Pinehouse Recovery Lake Program

The Recovery Lake Program (RLP) is a community-led program in the northern village of Pinehouse, a predominantly Métis community, established with the aim of using wholistic community-led and -driven approaches to promote healing in the context of substance use.

Substance and alcohol use is a problem in northern Saskatchewan, with the rate of hospitalizations for alcohol-related issues and injuries suffered while intoxicated is more than five times the national average. Additionally, barriers at the individual, social and cultural levels in isolated communities continue to impede access to substance use treatment.

This research project will explore improving service delivery by incorporating additional land- and culture-based activities as part of the program, conduct process and outcome evaluations to provide much-needed Two-eyed Seeing evidence, and examine the inclusion of an aftercare component to further advance health and wellness outcomes for clients.

Objectives:

  • Evaluate of the Recovery Lake Program to highlight the wise practices of land- and culture-based interventions in the context of substance use for Indigenous communities.
  • Make recommendations towards policy formulation and service delivery.

Dr. Malcolm King and his research team, pewaseskwan, built and nurtured relationships with Pinehouse over the course of two years. The team was privileged to be invited to community gatherings about the RLP; by participating in these meetings and conducting further interviews with key community members, the team supported the community in identifying research priorities and developing the study’s framework. Pinehouse is heavily invested in the project and will assume leadership all through project implementation.

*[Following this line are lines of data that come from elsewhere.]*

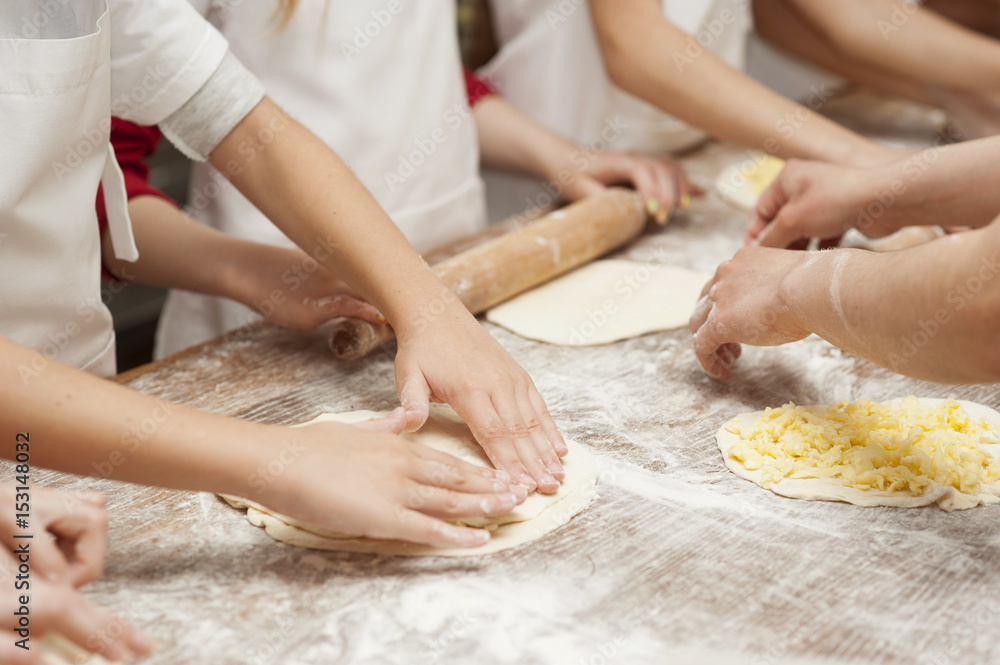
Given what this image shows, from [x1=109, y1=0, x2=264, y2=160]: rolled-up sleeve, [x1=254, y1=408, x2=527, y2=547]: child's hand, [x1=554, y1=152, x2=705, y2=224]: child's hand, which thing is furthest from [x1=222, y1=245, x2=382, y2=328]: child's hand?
[x1=554, y1=152, x2=705, y2=224]: child's hand

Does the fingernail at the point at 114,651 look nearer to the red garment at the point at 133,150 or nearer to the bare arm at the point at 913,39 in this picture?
the red garment at the point at 133,150

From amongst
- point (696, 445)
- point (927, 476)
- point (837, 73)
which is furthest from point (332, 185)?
point (837, 73)

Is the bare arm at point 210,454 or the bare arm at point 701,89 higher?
the bare arm at point 701,89

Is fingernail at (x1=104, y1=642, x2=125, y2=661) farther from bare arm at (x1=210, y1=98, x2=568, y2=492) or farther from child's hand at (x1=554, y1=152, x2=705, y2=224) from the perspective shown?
child's hand at (x1=554, y1=152, x2=705, y2=224)

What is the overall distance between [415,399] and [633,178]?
3.85 ft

Established in 1987, the RLP is held at a campsite close to the community, from late spring to early fall, with approximately 10 to 15 participants at a time (Joehnck, 2017). Community members provide all-around support in terms of funding, the provision of traditional foods, the facilitation of cultural activities and workshops, and addictions and spiritual counselling. The RLP’s approach to wellness is based on cultural continuity which is described as “traditional intergenerational connectedness, which is maintained through intact families and the engagement of Elders, who pass traditions to subsequent generations” (Loppie Reading & Wien, 2009).

The expected participant outcomes centre around generational healing and recovery, with a focus on harm reduction, as opposed to the pursuit of complete sobriety.

It is funded by the Canadian Institutes of Health Research.